Exercise directions: Scan the lines below; pull out those with "moving".

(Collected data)
::::::::::

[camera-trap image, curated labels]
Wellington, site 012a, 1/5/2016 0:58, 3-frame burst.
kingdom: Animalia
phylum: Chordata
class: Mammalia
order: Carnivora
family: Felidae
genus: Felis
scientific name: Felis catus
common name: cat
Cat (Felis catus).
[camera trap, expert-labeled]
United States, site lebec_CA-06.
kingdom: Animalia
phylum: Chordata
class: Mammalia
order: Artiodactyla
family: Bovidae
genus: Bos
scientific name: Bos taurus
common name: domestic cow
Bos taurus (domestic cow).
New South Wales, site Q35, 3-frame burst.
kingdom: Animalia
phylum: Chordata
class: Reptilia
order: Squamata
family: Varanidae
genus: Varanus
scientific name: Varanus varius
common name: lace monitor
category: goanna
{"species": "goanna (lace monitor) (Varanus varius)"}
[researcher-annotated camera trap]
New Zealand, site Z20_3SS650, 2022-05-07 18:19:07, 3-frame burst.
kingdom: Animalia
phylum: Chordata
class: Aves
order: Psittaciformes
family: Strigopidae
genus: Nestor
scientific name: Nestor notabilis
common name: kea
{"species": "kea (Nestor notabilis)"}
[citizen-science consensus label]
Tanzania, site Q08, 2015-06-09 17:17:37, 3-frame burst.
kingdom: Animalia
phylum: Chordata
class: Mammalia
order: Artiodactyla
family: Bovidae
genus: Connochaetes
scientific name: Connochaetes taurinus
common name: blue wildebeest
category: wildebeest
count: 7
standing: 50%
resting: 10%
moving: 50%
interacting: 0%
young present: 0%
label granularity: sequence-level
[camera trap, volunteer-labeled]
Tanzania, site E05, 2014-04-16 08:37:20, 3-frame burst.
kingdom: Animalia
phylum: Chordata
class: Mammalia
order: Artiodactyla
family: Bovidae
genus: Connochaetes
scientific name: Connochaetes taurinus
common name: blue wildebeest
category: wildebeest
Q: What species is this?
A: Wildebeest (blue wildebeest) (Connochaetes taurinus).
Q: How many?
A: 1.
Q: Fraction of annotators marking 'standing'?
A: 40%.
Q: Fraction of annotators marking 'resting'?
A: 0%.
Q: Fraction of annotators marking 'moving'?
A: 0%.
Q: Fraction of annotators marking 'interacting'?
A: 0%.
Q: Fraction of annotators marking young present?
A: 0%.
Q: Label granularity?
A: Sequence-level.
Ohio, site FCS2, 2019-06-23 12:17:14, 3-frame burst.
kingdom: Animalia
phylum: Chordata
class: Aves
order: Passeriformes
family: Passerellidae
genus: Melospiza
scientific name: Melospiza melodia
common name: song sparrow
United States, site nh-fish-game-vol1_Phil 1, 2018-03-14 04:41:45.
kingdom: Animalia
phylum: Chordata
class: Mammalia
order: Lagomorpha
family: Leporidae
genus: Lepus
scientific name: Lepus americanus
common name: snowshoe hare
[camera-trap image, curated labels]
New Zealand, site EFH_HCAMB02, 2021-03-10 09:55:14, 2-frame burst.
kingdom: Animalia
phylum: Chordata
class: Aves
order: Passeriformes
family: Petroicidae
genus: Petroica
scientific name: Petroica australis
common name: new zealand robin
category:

::::::::::

Task result:
moving: 50%
Q: Fraction of annotators marking 'moving'?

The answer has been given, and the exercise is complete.